Conservative activist Grover Norquist, who invented the “anti-tax increase” tax pledge embraced by Republicans, tells Newsmax he wasn’t surprised to hear his name come up in Thursday’s vice presidential debate and he said it’s indicative of a general misconception among Democrats that the pledge is “some sort of personal promise to me.”
Vice President Joe Biden was simply echoing a sentiment expressed frequently by other Democrats like Sen. Majority Leader Harry Reid, according to the Harvard-educated president of ATR, who started soliciting signers to the no-tax-increase pledge from state capitols to Capitol Hill in 1986 with the passage of the landmark Tax Reform Act.
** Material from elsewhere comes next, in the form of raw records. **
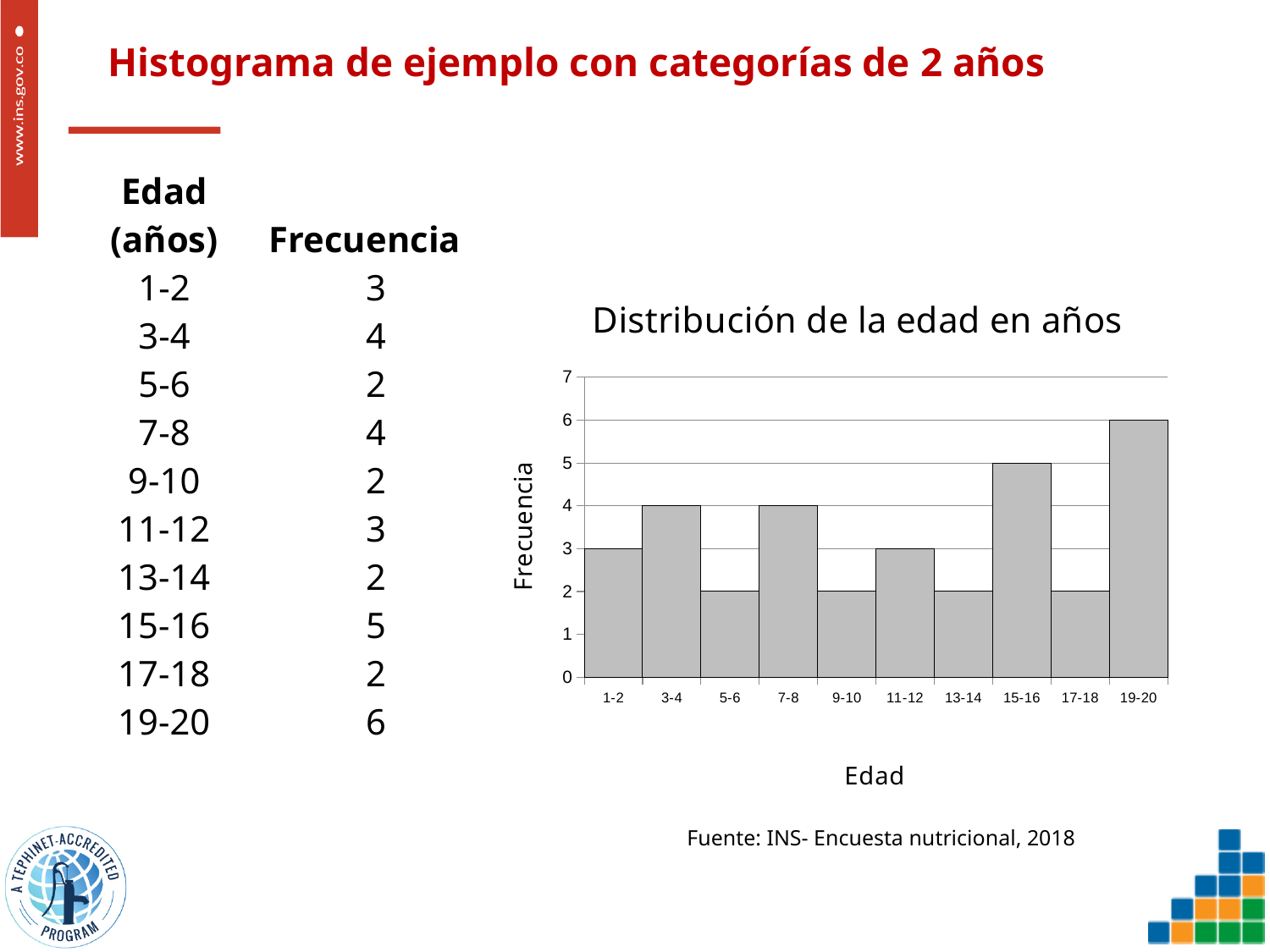
What is the frequency for the 15-16 age group? 5 Which age group has the highest frequency? 19-20 Which has a higher frequency, the 3-4 age group or the 11-12 age group? 3-4 What kind of chart is shown on the slide? Bar chart (histogram) What is the title of the chart? Distribución de la edad en años What is the frequency for the 5-6 age group? 2 What is the difference in frequency between the 7-8 and 9-10 age groups? 2 What is the frequency for the 19-20 age group in the chart? 6 What is the label of the y axis of the chart? Frecuencia How many age groups are shown on the x axis of the chart? 10 Is the frequency for the 15-16 age group greater or less than 4? greater What is the difference in frequency between the 19-20 and 15-16 age groups? 1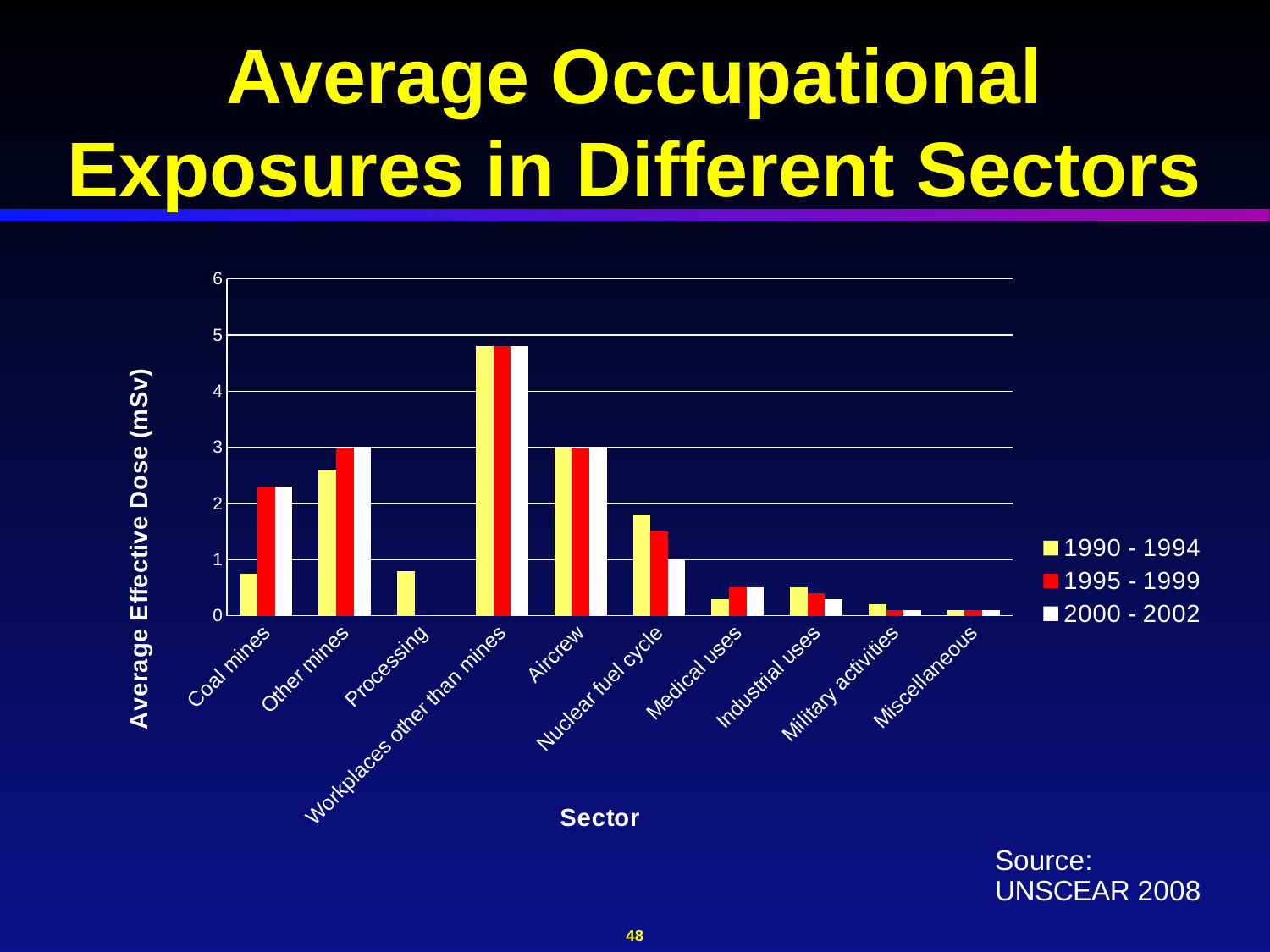
What is the average effective dose for Aircrew in 1990 - 1994? 3 Which sector has the highest average effective dose in the chart? Workplaces other than mines What is the label of the chart's y axis? Average Effective Dose (mSv) Is the value for Coal mines in 1990 - 1994 greater or less than 1? less For Nuclear fuel cycle, which period has the larger value: 1990 - 1994 or 2000 - 2002? 1990 - 1994 How many sectors are shown along the x axis of the chart? 10 Is the value for Workplaces other than mines in 1990 - 1994 greater or less than 4? greater How many series does the chart's legend list? 3 Is the value for Medical uses in 1995 - 1999 greater or less than 1? less What kind of chart is shown on the slide? bar chart Which period does the red series in the legend represent? 1995 - 1999 For Coal mines, which period has the larger value: 1990 - 1994 or 1995 - 1999? 1995 - 1999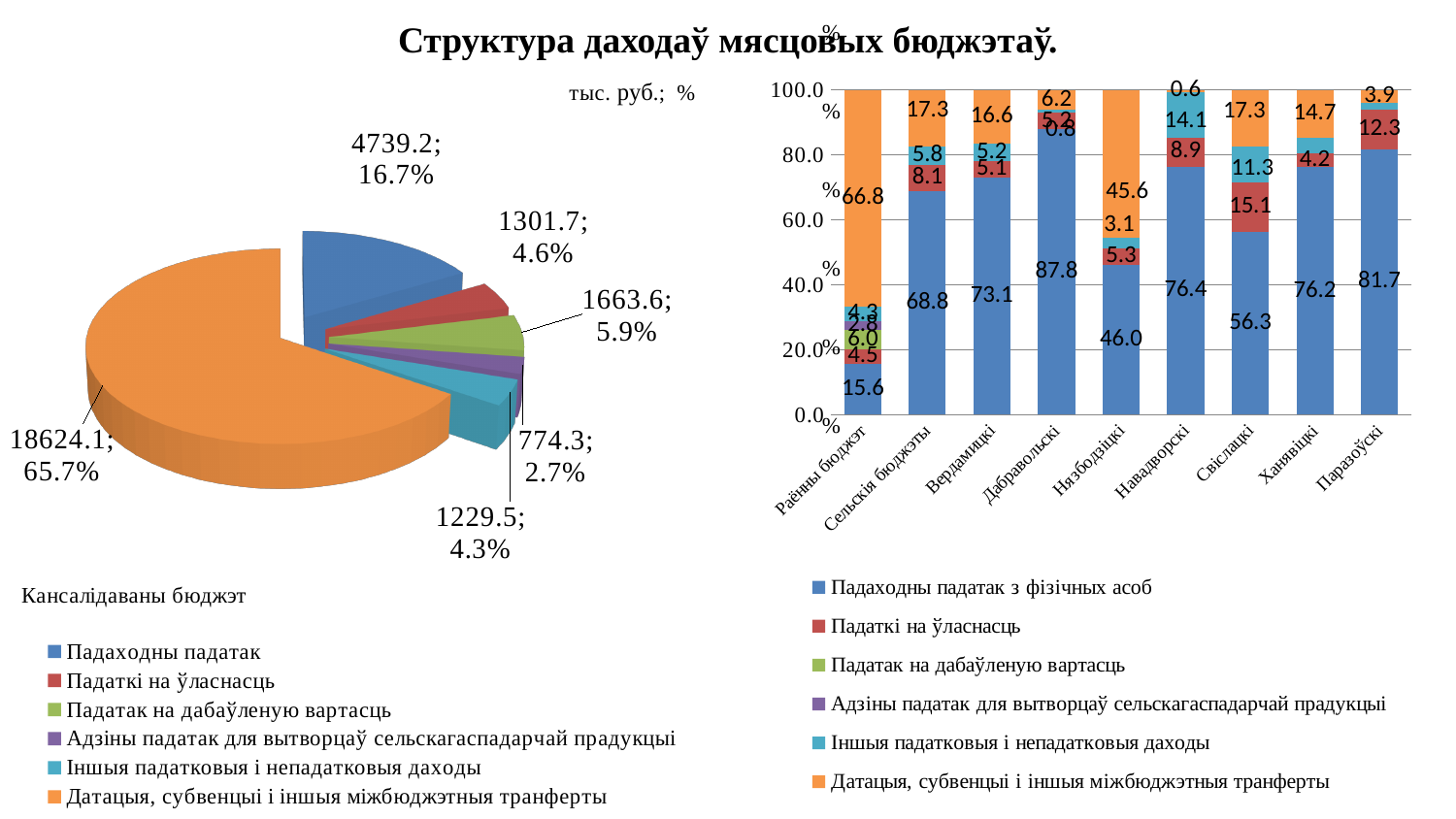
In the right bar chart, how many categories are shown on the x axis? 9 In the right bar chart, which is larger: the Датацыі value for Раённы бюджэт (66.8) or for Нязбодзіцкі (45.6)? Раённы бюджэт (66.8) In the pie chart, what is the difference between the values 1663.6 and 1301.7? 361.9 What kind of chart is the left chart (Кансалідаваны бюджэт)? pie chart In the pie chart, which slice is the smallest? Адзіны падатак для вытворцаў сельскагаспадарчай прадукцыі (774.3; 2.7%) In the right bar chart, which category has the lowest value for Падаходны падатак з фізічных асоб? Раённы бюджэт (15.6) In the right bar chart, what is the difference between the Падаходны падатак з фізічных асоб values for Паразоўскі and Свіслацкі? 25.4 How many series does the legend of the right bar chart list? 6 In the right bar chart, what is the value of Падаходны падатак з фізічных асоб for Дабравольскі? 87.8 What kind of chart is the right chart? stacked bar chart In the pie chart, what value is shown for the blue slice (Падаходны падатак)? 4739.2; 16.7% In the pie chart, what share does the largest slice (Датацыі, субвенцыі і іншыя міжбюджэтныя трансферты) have? 65.7%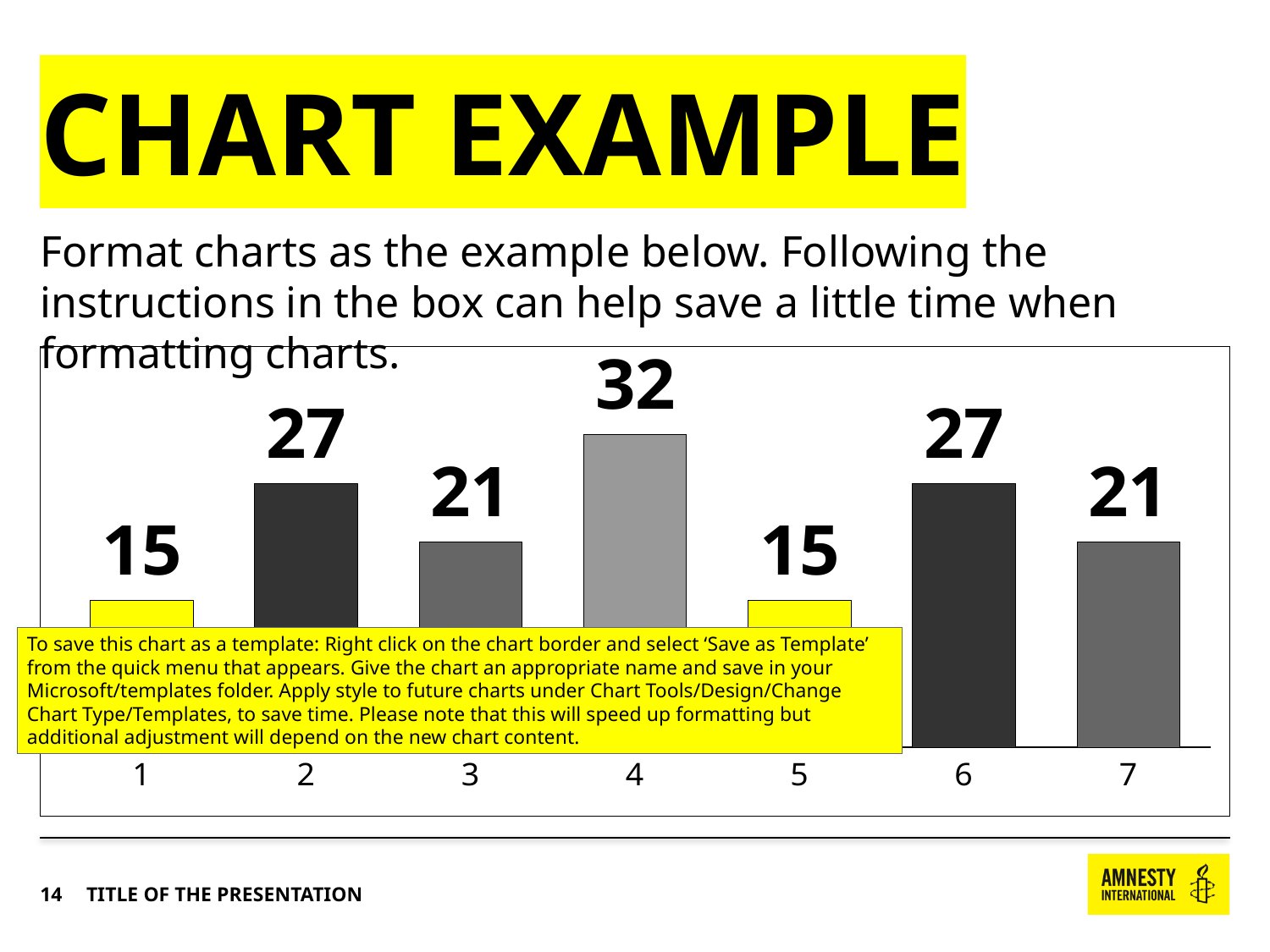
What colour are the bars for categories 1 and 5? yellow What is the value for category 7? 21 Which category has the highest value? 4 Which is larger, the value for category 6 or the value for category 7? category 6 What is the difference between the values for category 2 and category 1? 12 What is the difference between the values for category 4 and category 3? 11 Which categories share the lowest value of 15? 1 and 5 What is the value for category 4? 32 How many categories are shown on the x axis? 7 What kind of chart is shown on the slide? bar chart What is the value for category 1? 15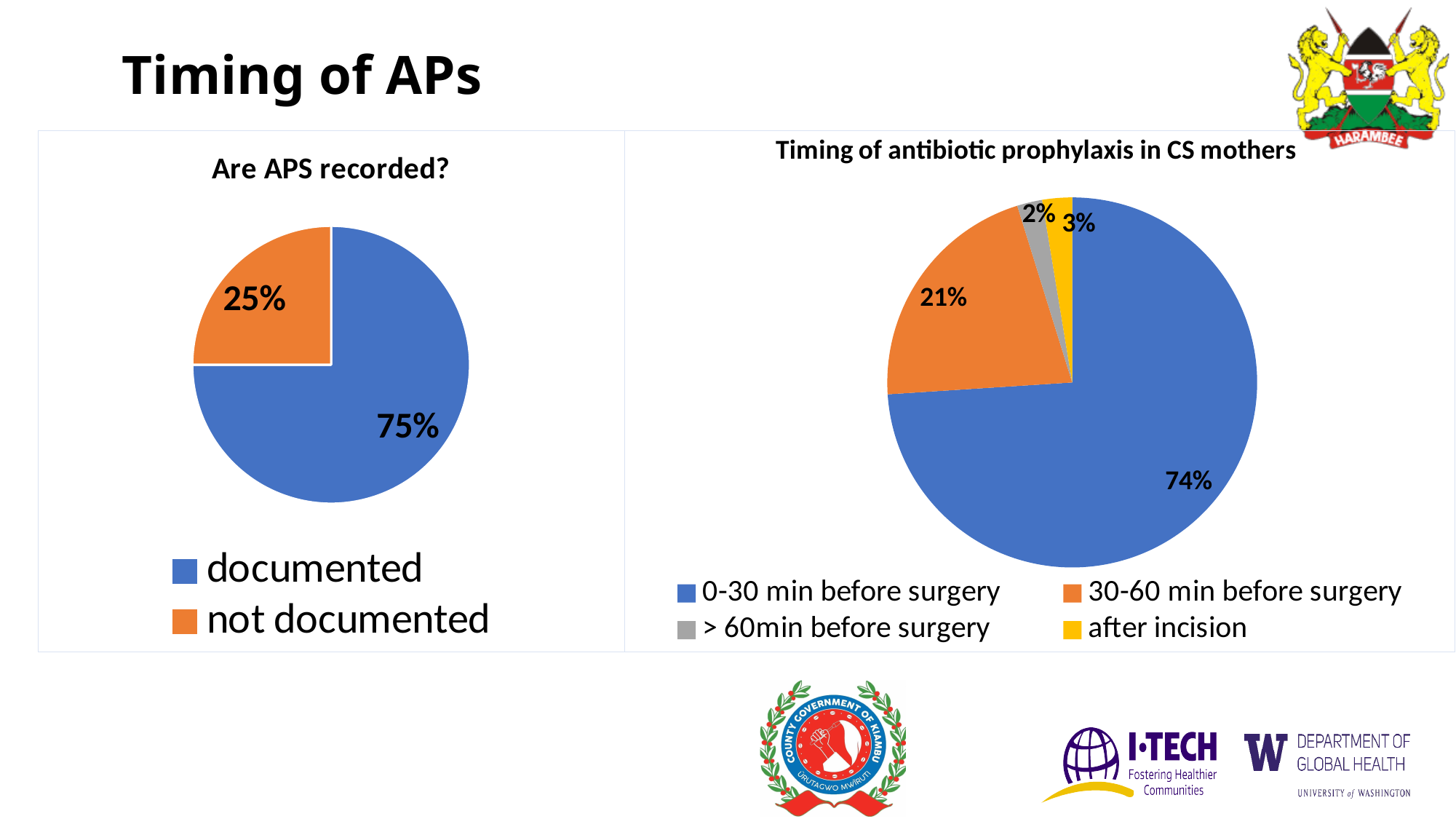
In the 'Timing of antibiotic prophylaxis in CS mothers' chart, how many categories does the legend list? 4 In the 'Timing of antibiotic prophylaxis in CS mothers' chart, what share received prophylaxis 0-30 min before surgery? 74% In the 'Are APS recorded?' chart, what share is not documented? 25% In the 'Timing of antibiotic prophylaxis in CS mothers' chart, which category has the largest share? 0-30 min before surgery In the 'Timing of antibiotic prophylaxis in CS mothers' chart, which category has the smallest share? > 60min before surgery In the 'Are APS recorded?' chart, what is the difference between the documented and not documented shares? 50% In the 'Are APS recorded?' chart, what share is documented? 75% In the 'Timing of antibiotic prophylaxis in CS mothers' chart, what share received prophylaxis 30-60 min before surgery? 21% In the 'Timing of antibiotic prophylaxis in CS mothers' chart, which colour represents 'after incision'? yellow In the 'Are APS recorded?' chart, how many categories does the legend list? 2 In the 'Are APS recorded?' chart, what kind of chart is shown? pie chart In the 'Timing of antibiotic prophylaxis in CS mothers' chart, what share received prophylaxis after incision? 3%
“A lot of these people — Harry Reid to start with — don’t understand that this commitment is not to me, it’s to the American people,” countered Norquist. “If you read the pledge. It says, ‘I promise the people of my state, and the American people I won’t raise taxes.’ This is so foreign to how some of these people think that all they can imagine is that this is some sort of personal promise to me.”
Biden invoked Norquist’s name in attempting to make the point that Mitt Romney and Paul Ryan are out of touch with average Americans.
“Instead of signing pledges to Grover Norquist not to ask the wealthiest among us to contribute to bring back the middle class, they should be signing a pledge saying to the middle class ‘we’re going to level the playing field,’” snapped Biden. “’We’re going to give you a fair shot again. ‘We are going to not repeat the mistakes we’ve made in the past by having a different set of rules for Wall Street and Main Street, making sure that we continue to hemorrhage these tax cuts for the super wealthy.”
Norquist said that President Barack Obama and Biden broke their promise to the American people.
“Mr. Biden said that he and his running mate would not raise taxes on the middle income people — and they did,” countered Norquist, who noted that Ryan has advocated meeting America’s economic woes head on with spending cuts and government reform.
“When Obama and Biden ran for office, what they did was in point of fact make a promise that they wouldn’t raise taxes and they broke it,” Norquist added. “I think it’s good economics not to raise taxes and it’s good civics to keep your promises.”